(A series of records)

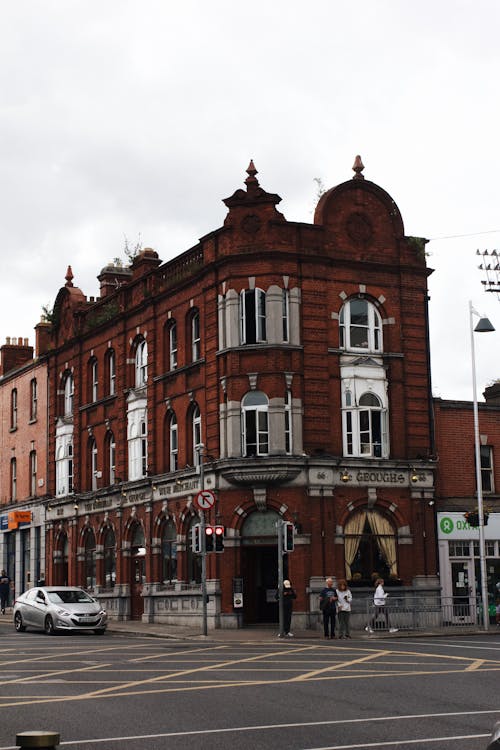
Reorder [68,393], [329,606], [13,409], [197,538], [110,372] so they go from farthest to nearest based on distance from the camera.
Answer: [13,409] < [68,393] < [110,372] < [197,538] < [329,606]

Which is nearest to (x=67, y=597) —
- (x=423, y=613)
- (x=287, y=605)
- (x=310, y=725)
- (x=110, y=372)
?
(x=287, y=605)

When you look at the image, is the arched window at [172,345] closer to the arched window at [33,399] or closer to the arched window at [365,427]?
the arched window at [365,427]

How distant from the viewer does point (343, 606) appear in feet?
96.6

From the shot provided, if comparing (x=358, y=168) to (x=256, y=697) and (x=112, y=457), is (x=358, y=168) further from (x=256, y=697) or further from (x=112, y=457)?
(x=256, y=697)

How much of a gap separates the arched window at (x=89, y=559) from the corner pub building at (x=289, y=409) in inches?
190

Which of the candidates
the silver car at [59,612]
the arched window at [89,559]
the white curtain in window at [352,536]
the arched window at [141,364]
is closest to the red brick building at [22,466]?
the arched window at [89,559]

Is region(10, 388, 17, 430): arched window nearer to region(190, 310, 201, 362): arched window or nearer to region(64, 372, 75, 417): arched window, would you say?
region(64, 372, 75, 417): arched window

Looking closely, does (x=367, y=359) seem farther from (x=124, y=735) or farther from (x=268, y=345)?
(x=124, y=735)

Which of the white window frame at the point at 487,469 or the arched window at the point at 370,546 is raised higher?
the white window frame at the point at 487,469

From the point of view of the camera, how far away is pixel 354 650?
A: 24875 millimetres

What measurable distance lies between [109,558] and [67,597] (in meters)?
10.6

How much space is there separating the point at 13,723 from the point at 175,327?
28226mm

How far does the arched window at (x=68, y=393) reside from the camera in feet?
163

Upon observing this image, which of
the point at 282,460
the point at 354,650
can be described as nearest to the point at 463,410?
the point at 282,460
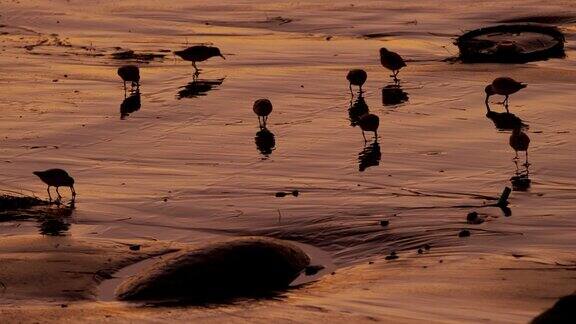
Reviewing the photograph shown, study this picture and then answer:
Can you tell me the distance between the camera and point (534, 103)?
15609mm

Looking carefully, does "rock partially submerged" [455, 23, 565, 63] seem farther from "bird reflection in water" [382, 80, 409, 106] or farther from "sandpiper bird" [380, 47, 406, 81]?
"bird reflection in water" [382, 80, 409, 106]

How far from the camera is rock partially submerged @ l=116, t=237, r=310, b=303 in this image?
29.3 feet

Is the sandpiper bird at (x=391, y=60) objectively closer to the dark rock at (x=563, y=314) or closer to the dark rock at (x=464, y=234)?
the dark rock at (x=464, y=234)

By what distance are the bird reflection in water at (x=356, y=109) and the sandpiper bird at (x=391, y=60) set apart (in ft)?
3.31

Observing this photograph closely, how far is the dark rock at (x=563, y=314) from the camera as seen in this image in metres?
6.19

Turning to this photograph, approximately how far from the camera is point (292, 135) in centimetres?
1432

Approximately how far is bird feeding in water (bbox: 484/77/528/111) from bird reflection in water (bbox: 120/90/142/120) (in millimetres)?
4125

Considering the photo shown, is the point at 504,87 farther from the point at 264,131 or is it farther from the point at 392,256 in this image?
the point at 392,256

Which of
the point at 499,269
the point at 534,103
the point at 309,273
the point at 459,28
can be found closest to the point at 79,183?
the point at 309,273

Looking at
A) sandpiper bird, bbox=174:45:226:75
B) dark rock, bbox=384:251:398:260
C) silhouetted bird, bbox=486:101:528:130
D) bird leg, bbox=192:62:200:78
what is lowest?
dark rock, bbox=384:251:398:260

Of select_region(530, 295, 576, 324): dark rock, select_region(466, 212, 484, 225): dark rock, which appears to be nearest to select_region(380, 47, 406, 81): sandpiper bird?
select_region(466, 212, 484, 225): dark rock

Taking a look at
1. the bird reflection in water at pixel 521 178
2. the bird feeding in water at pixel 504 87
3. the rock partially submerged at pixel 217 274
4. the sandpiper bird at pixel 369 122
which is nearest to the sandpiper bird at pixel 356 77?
the bird feeding in water at pixel 504 87

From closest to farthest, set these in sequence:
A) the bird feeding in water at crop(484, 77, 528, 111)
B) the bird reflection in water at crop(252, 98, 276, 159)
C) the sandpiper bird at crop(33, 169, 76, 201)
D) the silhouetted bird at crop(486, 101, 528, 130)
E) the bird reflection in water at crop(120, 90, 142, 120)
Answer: the sandpiper bird at crop(33, 169, 76, 201), the bird reflection in water at crop(252, 98, 276, 159), the silhouetted bird at crop(486, 101, 528, 130), the bird feeding in water at crop(484, 77, 528, 111), the bird reflection in water at crop(120, 90, 142, 120)

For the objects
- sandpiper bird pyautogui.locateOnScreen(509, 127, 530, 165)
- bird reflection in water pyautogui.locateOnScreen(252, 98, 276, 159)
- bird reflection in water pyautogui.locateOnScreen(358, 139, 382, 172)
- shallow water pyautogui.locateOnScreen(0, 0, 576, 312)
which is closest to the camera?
shallow water pyautogui.locateOnScreen(0, 0, 576, 312)
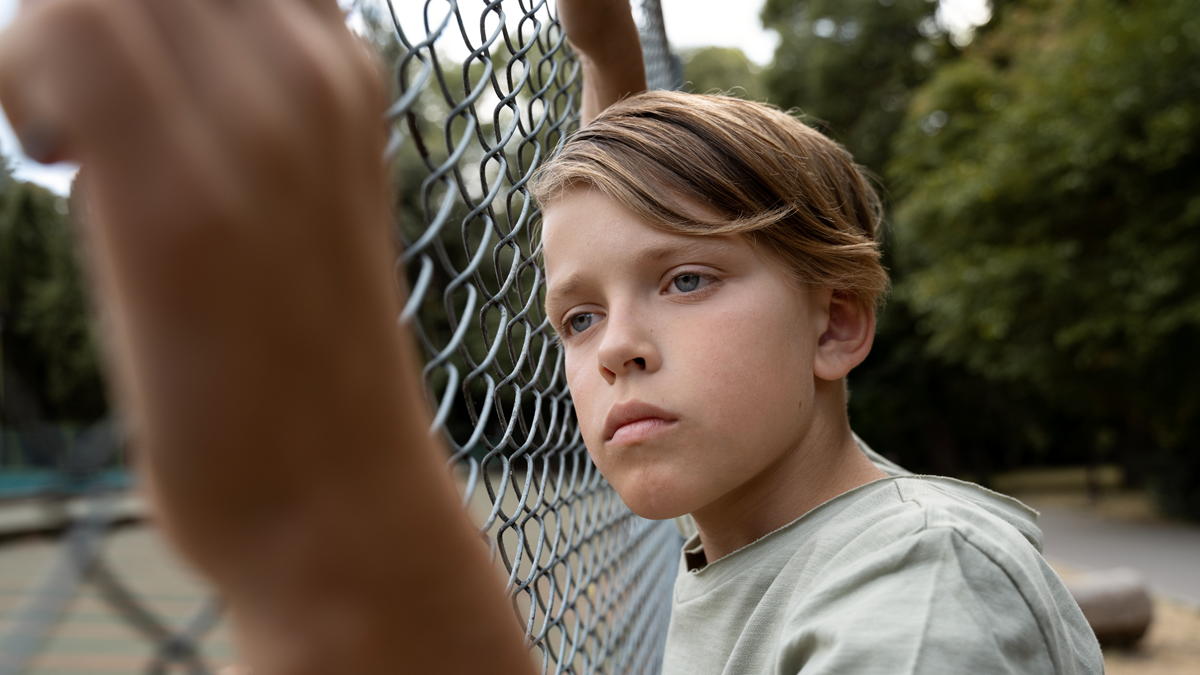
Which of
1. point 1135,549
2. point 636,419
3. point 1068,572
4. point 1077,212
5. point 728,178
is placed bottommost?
point 1135,549

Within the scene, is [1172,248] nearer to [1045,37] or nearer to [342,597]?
[1045,37]

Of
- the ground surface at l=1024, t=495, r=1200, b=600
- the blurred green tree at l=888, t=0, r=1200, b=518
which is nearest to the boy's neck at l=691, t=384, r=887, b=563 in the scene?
the ground surface at l=1024, t=495, r=1200, b=600

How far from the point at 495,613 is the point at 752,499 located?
2.58 ft

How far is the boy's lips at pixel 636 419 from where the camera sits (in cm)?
104

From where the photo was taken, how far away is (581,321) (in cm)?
122

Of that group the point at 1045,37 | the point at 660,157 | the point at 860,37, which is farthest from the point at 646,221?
the point at 860,37

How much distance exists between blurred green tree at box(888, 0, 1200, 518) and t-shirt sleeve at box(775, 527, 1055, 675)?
10.7 metres

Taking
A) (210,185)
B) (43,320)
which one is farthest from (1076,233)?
(210,185)

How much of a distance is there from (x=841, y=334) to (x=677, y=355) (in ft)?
1.14

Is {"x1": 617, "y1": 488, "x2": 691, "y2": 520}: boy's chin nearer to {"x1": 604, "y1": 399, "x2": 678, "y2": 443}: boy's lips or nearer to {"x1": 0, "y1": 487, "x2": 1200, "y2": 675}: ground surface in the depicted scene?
{"x1": 604, "y1": 399, "x2": 678, "y2": 443}: boy's lips

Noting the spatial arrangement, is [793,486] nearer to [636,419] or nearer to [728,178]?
[636,419]

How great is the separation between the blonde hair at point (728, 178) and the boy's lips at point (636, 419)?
243 millimetres

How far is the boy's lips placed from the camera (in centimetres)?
104

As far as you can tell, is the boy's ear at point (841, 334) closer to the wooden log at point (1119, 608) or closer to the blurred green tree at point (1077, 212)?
the wooden log at point (1119, 608)
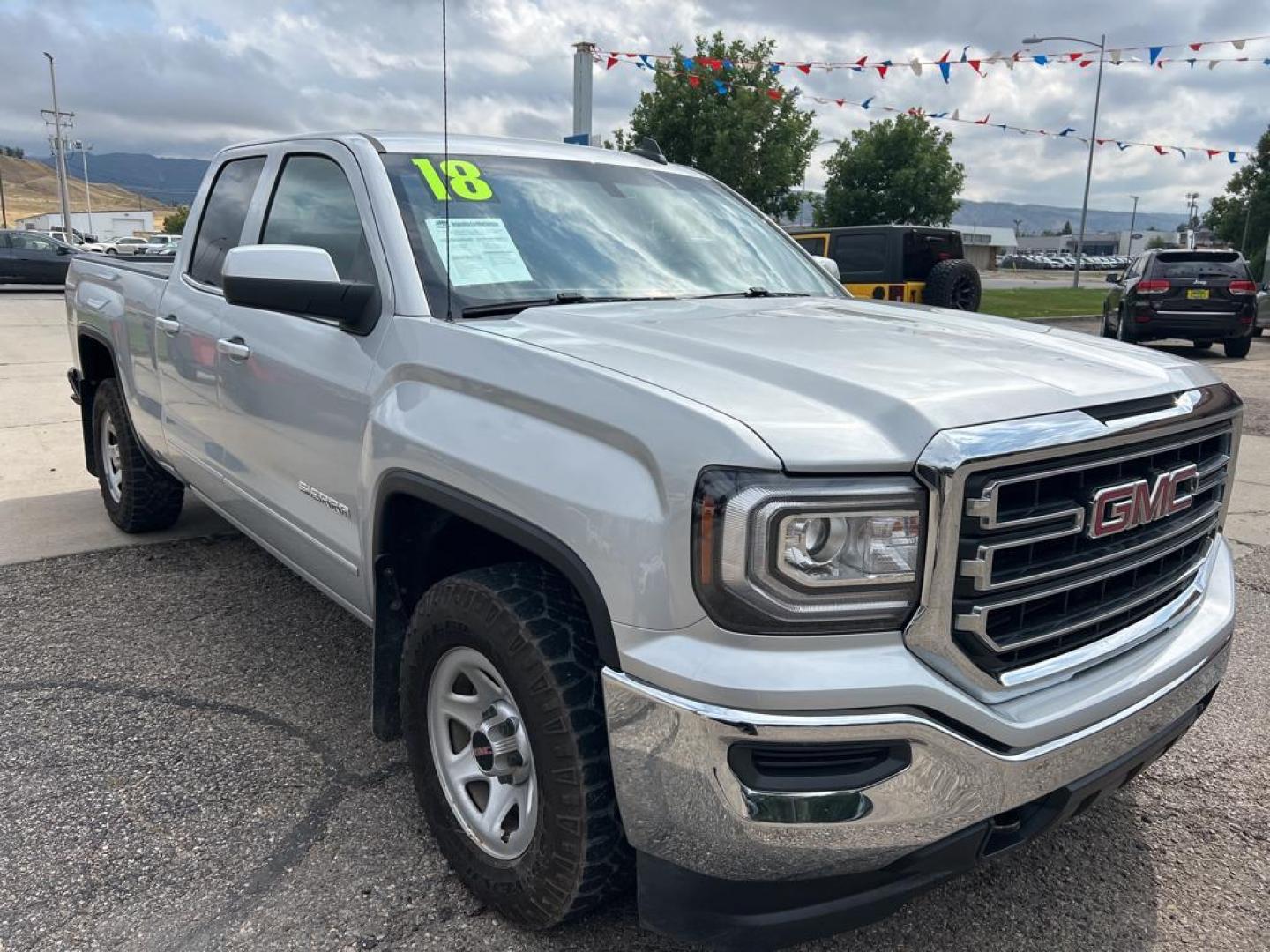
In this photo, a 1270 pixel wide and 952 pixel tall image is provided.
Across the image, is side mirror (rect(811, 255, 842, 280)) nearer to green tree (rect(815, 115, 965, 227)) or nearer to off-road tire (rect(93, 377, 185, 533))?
off-road tire (rect(93, 377, 185, 533))

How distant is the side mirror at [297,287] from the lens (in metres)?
2.57

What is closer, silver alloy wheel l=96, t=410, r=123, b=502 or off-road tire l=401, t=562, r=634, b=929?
off-road tire l=401, t=562, r=634, b=929

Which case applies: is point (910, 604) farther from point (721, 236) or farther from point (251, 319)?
point (251, 319)

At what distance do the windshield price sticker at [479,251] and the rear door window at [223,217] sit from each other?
1290mm

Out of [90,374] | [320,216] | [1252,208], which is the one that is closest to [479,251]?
[320,216]

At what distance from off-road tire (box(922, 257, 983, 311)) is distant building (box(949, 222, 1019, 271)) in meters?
33.2

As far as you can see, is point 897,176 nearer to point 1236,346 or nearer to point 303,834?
point 1236,346

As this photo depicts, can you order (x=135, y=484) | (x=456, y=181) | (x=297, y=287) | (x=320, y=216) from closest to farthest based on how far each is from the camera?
1. (x=297, y=287)
2. (x=456, y=181)
3. (x=320, y=216)
4. (x=135, y=484)

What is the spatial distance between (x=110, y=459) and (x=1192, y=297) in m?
14.3

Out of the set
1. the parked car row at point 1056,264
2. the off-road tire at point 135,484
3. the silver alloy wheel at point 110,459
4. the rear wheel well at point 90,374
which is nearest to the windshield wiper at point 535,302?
the off-road tire at point 135,484

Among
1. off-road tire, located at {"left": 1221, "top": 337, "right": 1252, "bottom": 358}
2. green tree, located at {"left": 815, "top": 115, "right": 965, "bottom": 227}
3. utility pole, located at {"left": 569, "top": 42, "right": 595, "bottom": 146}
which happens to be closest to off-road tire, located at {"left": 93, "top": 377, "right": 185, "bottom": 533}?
utility pole, located at {"left": 569, "top": 42, "right": 595, "bottom": 146}

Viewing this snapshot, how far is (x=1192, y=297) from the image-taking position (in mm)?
14500

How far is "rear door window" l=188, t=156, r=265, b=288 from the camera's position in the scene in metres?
3.79

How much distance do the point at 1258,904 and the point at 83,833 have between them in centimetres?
302
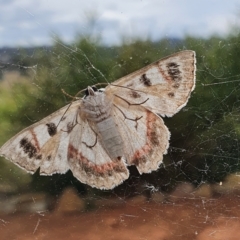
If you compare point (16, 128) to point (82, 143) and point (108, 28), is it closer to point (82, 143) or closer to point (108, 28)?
point (82, 143)

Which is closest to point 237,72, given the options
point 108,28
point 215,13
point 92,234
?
point 215,13

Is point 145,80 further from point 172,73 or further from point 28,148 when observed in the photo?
point 28,148

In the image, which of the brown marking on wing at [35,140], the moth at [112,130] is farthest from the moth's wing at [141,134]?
the brown marking on wing at [35,140]

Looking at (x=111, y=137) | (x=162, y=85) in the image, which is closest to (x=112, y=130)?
(x=111, y=137)

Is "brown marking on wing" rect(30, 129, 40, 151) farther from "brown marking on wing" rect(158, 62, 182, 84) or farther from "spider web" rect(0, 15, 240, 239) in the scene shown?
"brown marking on wing" rect(158, 62, 182, 84)

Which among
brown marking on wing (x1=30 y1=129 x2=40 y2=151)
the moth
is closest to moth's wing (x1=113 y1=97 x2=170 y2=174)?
the moth

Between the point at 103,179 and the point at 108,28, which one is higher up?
the point at 108,28

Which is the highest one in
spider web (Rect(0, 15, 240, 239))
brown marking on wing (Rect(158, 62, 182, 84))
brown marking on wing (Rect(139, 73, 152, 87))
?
brown marking on wing (Rect(158, 62, 182, 84))

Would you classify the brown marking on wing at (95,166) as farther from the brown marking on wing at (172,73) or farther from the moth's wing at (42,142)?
the brown marking on wing at (172,73)
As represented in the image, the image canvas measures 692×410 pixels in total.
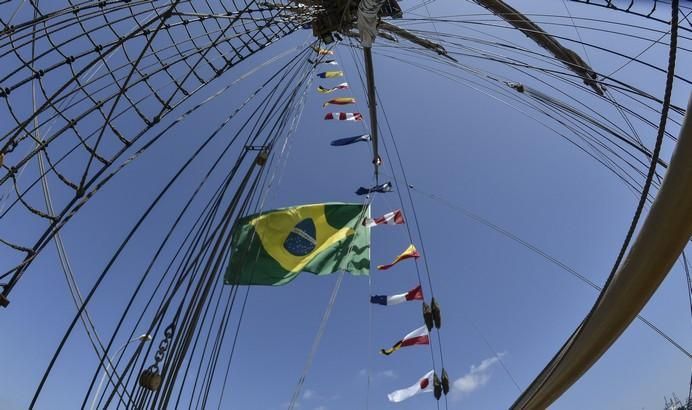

WORK TO COMPLETE:
How many of the lines above contain the string "spider"? Reply with the number alone.

COMPLETE ANSWER:
2